» Extrait à lire

La justice s’intéresse au groupe «Cenaro», qui a vendu sur plan des centaines de logements et récolté des centaines de millions d’euros auprès d’investisseurs. Les caisses de Cenaro sont vides et les chantiers sont inachevés. Les investisseurs soupçonnent une fraude.
L’étau se resserre autour du groupe immobilier «Cenaro» et de ses dirigeants. Selon les informations de Reporter.lu, confirmées par l’administration judiciaire, une instruction a été ouverte. L’enquête fait suite à une série de plaintes de victimes qui suspectent des irrégularités dans le financement des logements.
Le parquet a choisi de regrouper en un seul dossier les plaintes des acquéreurs, qui craignent ne pas avoir la livraison de leurs résidences – à tout le moins dans les délais prévus –, et des investisseurs, qui redoutent ne pas revoir la couleur de leur argent. Les intérêts des deux camps ne sont pas forcément convergents et risquent de faire de l’affaire Cenaro un casse-tête juridique.
Un passif de 4,8 millions d’euros
Le système Cenaro s’appuie sur deux piliers et une myriade de sociétés satellites: la maison mère «Cenaro Group» pour vendre et construire des logements sur plan et la société de titrisation «Cenaro Capital» pour financer l’achat de terrains avec autorisation à bâtir. Le modèle s’est écroulé comme un château de cartes.
Les caisses sont vides depuis des mois. Les dettes de fournisseurs atteignent plus de 4 millions d’euros, selon les informations de Reporter.lu. La centaine d’employés du groupe attend toujours les salaires de décembre.

» Énoncé du problème
D'après l'extrait sur le groupe Cenaro, quels salaires la centaine d'employés attend-elle toujours ? La liste qui suit est un matériau distinct, sans rapport avec l'extrait.

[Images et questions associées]

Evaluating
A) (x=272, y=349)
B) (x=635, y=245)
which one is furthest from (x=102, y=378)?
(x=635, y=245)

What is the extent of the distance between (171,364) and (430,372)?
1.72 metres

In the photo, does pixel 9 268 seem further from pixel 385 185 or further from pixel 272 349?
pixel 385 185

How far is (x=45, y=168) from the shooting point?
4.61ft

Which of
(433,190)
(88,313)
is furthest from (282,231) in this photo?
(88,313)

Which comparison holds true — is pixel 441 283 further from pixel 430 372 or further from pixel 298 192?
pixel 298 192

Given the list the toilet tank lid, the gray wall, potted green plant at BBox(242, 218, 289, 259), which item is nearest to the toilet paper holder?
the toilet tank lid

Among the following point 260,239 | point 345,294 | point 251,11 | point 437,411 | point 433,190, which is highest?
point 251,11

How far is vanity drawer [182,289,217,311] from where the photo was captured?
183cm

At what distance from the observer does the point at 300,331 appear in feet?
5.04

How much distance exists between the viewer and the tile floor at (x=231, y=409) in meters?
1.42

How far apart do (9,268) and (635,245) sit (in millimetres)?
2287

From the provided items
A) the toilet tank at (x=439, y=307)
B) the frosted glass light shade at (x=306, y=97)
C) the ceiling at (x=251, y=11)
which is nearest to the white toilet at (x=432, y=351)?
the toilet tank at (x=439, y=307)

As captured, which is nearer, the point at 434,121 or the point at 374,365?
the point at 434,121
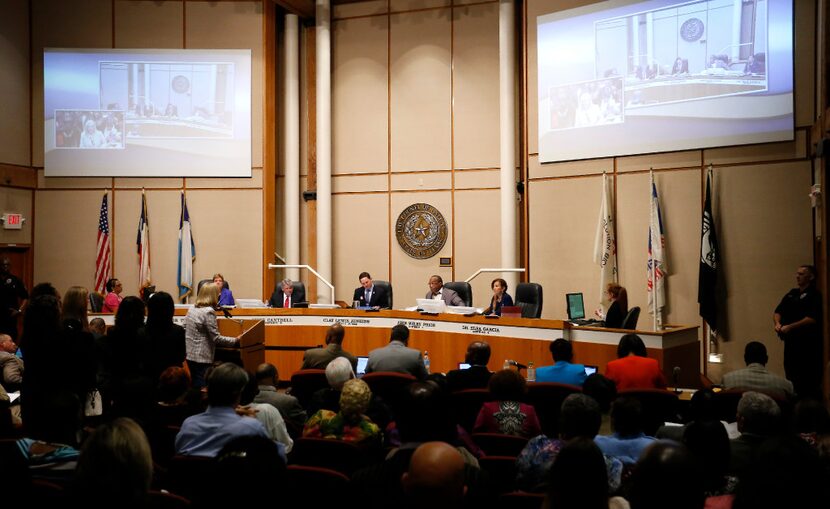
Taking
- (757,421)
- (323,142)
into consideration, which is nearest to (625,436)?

» Résultat obtenu
Les salaires de décembre.